— begin —

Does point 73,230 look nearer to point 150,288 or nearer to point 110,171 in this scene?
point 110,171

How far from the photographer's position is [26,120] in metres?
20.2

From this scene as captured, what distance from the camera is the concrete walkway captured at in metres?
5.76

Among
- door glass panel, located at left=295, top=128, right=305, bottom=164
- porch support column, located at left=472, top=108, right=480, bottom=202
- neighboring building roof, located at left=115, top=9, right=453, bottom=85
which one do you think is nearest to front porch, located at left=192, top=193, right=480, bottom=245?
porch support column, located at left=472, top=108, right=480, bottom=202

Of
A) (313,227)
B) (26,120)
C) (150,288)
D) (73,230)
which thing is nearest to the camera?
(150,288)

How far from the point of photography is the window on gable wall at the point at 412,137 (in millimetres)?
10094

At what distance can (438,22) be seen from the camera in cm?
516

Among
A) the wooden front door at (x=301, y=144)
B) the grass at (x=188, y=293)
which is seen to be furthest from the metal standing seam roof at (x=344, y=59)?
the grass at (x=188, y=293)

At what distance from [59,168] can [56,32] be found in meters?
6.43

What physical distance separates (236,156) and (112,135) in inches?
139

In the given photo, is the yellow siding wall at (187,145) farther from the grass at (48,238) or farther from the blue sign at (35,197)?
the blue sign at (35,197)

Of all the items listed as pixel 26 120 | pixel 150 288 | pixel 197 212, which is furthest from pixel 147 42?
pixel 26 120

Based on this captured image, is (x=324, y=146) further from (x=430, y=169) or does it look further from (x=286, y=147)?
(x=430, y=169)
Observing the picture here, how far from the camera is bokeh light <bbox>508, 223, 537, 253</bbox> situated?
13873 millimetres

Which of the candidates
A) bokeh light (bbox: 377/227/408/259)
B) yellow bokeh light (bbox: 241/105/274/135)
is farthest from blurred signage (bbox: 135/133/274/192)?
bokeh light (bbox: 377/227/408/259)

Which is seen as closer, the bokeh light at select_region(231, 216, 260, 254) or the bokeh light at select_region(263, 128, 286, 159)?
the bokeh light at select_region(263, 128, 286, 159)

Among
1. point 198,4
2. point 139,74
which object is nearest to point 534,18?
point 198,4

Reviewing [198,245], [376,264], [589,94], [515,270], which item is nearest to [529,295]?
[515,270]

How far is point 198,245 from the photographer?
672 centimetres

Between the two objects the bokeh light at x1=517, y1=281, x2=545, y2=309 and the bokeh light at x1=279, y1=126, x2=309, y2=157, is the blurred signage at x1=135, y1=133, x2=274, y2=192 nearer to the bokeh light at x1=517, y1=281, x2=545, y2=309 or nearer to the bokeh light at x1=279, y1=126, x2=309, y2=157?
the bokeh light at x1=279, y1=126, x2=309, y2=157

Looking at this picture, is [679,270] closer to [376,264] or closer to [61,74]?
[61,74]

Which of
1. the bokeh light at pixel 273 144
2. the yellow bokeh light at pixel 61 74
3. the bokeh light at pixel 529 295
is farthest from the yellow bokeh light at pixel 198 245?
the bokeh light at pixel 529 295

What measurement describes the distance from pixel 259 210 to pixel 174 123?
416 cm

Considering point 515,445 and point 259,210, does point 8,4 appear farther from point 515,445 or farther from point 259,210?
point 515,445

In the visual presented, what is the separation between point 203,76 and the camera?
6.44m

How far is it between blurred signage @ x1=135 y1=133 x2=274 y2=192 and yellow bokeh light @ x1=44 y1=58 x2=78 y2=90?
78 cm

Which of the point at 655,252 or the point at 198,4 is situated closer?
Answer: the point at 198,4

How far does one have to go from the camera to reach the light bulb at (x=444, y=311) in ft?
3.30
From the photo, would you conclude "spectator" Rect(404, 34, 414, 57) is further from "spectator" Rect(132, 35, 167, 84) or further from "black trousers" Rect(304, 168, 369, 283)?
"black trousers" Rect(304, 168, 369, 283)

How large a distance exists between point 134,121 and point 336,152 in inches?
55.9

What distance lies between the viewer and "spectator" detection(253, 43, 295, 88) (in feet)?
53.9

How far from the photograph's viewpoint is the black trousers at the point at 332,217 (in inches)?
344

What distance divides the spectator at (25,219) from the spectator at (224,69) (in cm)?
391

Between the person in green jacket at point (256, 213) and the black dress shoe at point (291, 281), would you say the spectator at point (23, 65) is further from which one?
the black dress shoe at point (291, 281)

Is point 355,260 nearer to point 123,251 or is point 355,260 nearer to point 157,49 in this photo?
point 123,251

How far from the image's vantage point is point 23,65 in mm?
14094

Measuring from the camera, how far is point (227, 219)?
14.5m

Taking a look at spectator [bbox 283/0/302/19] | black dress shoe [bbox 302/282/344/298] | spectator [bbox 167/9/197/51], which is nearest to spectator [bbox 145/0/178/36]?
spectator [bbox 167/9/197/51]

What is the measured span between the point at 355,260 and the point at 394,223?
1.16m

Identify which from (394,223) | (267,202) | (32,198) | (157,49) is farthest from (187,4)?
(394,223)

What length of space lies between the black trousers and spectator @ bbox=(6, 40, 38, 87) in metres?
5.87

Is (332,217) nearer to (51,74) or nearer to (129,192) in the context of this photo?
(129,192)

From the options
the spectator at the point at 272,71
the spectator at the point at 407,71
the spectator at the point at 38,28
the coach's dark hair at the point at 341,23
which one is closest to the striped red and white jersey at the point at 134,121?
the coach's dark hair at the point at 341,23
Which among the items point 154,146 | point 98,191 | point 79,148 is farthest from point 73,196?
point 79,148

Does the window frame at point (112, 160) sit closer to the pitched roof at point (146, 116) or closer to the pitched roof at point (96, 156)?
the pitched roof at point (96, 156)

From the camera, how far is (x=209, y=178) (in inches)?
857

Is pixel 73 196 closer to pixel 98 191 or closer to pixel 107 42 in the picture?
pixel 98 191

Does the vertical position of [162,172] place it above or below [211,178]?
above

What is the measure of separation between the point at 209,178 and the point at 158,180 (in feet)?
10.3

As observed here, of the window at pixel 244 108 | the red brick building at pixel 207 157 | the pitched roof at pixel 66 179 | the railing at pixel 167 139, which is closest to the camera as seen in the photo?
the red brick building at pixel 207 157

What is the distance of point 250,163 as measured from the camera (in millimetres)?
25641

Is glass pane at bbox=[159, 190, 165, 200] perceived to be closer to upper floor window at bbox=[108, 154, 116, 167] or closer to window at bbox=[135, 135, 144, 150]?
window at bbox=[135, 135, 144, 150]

— end —

**Written exercise**
Reproduce each line verbatim.

**Result of the exercise**
Does point 73,230 look nearer to point 150,288 or nearer to point 110,171 in this scene?
point 110,171

How far from the photographer's position is [26,120] in metres?
20.2

From this scene as captured, what distance from the camera is the concrete walkway captured at in metres?
5.76

Among
- door glass panel, located at left=295, top=128, right=305, bottom=164
- porch support column, located at left=472, top=108, right=480, bottom=202
- neighboring building roof, located at left=115, top=9, right=453, bottom=85
which one do you think is nearest to front porch, located at left=192, top=193, right=480, bottom=245?
porch support column, located at left=472, top=108, right=480, bottom=202

Of
A) (313,227)
B) (26,120)
C) (150,288)
D) (73,230)
which thing is nearest to the camera?
(150,288)

How far from the point of photography is the window on gable wall at the point at 412,137 (in millimetres)?
10094

At what distance can (438,22) be seen from the camera in cm?
516

Among
A) the wooden front door at (x=301, y=144)
B) the grass at (x=188, y=293)
which is seen to be furthest from the metal standing seam roof at (x=344, y=59)?
the grass at (x=188, y=293)

At what distance from [59,168] can [56,32] be found in meters?
6.43

What physical distance separates (236,156) and (112,135) in inches?
139

In the given photo, is the yellow siding wall at (187,145) farther from the grass at (48,238) or farther from the blue sign at (35,197)?
the blue sign at (35,197)

Of all the items listed as pixel 26 120 | pixel 150 288 | pixel 197 212, which is furthest from pixel 147 42?
pixel 26 120

Based on this captured image, is (x=324, y=146) further from (x=430, y=169) or does it look further from (x=286, y=147)?
(x=430, y=169)
Observing the picture here, how far from the camera is bokeh light <bbox>508, 223, 537, 253</bbox> situated?
13873 millimetres

Which of the candidates
A) bokeh light (bbox: 377/227/408/259)
B) yellow bokeh light (bbox: 241/105/274/135)
is farthest from blurred signage (bbox: 135/133/274/192)?
bokeh light (bbox: 377/227/408/259)

Which is seen as closer, the bokeh light at select_region(231, 216, 260, 254) or the bokeh light at select_region(263, 128, 286, 159)?
the bokeh light at select_region(263, 128, 286, 159)

Among
1. point 198,4
2. point 139,74
which object is nearest to point 534,18?
point 198,4

Reviewing [198,245], [376,264], [589,94], [515,270], which item is nearest to [529,295]?
[515,270]

How far is point 198,245 from the photographer?
672 centimetres

Between the two objects the bokeh light at x1=517, y1=281, x2=545, y2=309 and the bokeh light at x1=279, y1=126, x2=309, y2=157, is the blurred signage at x1=135, y1=133, x2=274, y2=192 nearer to the bokeh light at x1=517, y1=281, x2=545, y2=309 or nearer to the bokeh light at x1=279, y1=126, x2=309, y2=157?
the bokeh light at x1=279, y1=126, x2=309, y2=157

Looking at this picture, is [679,270] closer to [376,264] or closer to [61,74]?
[61,74]

Which of
1. the bokeh light at pixel 273 144
2. the yellow bokeh light at pixel 61 74
3. the bokeh light at pixel 529 295
is farthest from the yellow bokeh light at pixel 198 245?
the bokeh light at pixel 529 295

What measurement describes the distance from pixel 259 210 to pixel 174 123?
416 cm

Considering point 515,445 and point 259,210, does point 8,4 appear farther from point 515,445 or farther from point 259,210?
point 515,445

In the visual presented, what is the separation between point 203,76 and the camera?
6.44m

How far is it between blurred signage @ x1=135 y1=133 x2=274 y2=192 and yellow bokeh light @ x1=44 y1=58 x2=78 y2=90?
78 cm

Which of the point at 655,252 or the point at 198,4 is situated closer?
Answer: the point at 198,4

How far does one have to go from the camera to reach the light bulb at (x=444, y=311) in ft?
3.30
From the photo, would you conclude "spectator" Rect(404, 34, 414, 57) is further from "spectator" Rect(132, 35, 167, 84) or further from "black trousers" Rect(304, 168, 369, 283)?
"black trousers" Rect(304, 168, 369, 283)

How large a distance exists between point 134,121 and point 336,152 in inches?
55.9

What distance lies between the viewer and "spectator" detection(253, 43, 295, 88) (in feet)?
53.9

How far from the photograph's viewpoint is the black trousers at the point at 332,217 (in inches)?
344

What distance divides the spectator at (25,219) from the spectator at (224,69) (in cm)?
391

Between the person in green jacket at point (256, 213) and the black dress shoe at point (291, 281), would you say the spectator at point (23, 65) is further from which one?
the black dress shoe at point (291, 281)

Is point 355,260 nearer to point 123,251 or is point 355,260 nearer to point 157,49 in this photo?
point 123,251

How far from the image's vantage point is point 23,65 in mm?
14094

Measuring from the camera, how far is point (227, 219)?
14.5m

Taking a look at spectator [bbox 283/0/302/19] | black dress shoe [bbox 302/282/344/298] | spectator [bbox 167/9/197/51], which is nearest to spectator [bbox 145/0/178/36]?
spectator [bbox 167/9/197/51]

What is the measured span between the point at 355,260 and the point at 394,223?
1.16m

Identify which from (394,223) | (267,202) | (32,198) | (157,49) is farthest from (187,4)?
(394,223)

What length of space lies between the black trousers and spectator @ bbox=(6, 40, 38, 87) in metres?
5.87

Is (332,217) nearer to (51,74) or nearer to (129,192) in the context of this photo?
(129,192)

From the options
the spectator at the point at 272,71
the spectator at the point at 407,71
the spectator at the point at 38,28
the coach's dark hair at the point at 341,23
which one is closest to the striped red and white jersey at the point at 134,121?
the coach's dark hair at the point at 341,23
Which among the items point 154,146 | point 98,191 | point 79,148 is farthest from point 73,196?
point 79,148

Does the window frame at point (112, 160) sit closer to the pitched roof at point (146, 116) or closer to the pitched roof at point (96, 156)?
the pitched roof at point (96, 156)

From the camera, how far is (x=209, y=178) (in inches)?
857

Is pixel 73 196 closer to pixel 98 191 or closer to pixel 107 42 in the picture?
pixel 98 191

Does the vertical position of [162,172] place it above or below [211,178]?
above

What is the measure of separation between the point at 209,178 and the point at 158,180 (in feet)?
10.3

As observed here, of the window at pixel 244 108 | the red brick building at pixel 207 157 | the pitched roof at pixel 66 179 | the railing at pixel 167 139, which is closest to the camera as seen in the photo?
the red brick building at pixel 207 157

What is the distance of point 250,163 as measured from the camera (in millimetres)?
25641

Is glass pane at bbox=[159, 190, 165, 200] perceived to be closer to upper floor window at bbox=[108, 154, 116, 167] or closer to window at bbox=[135, 135, 144, 150]?
window at bbox=[135, 135, 144, 150]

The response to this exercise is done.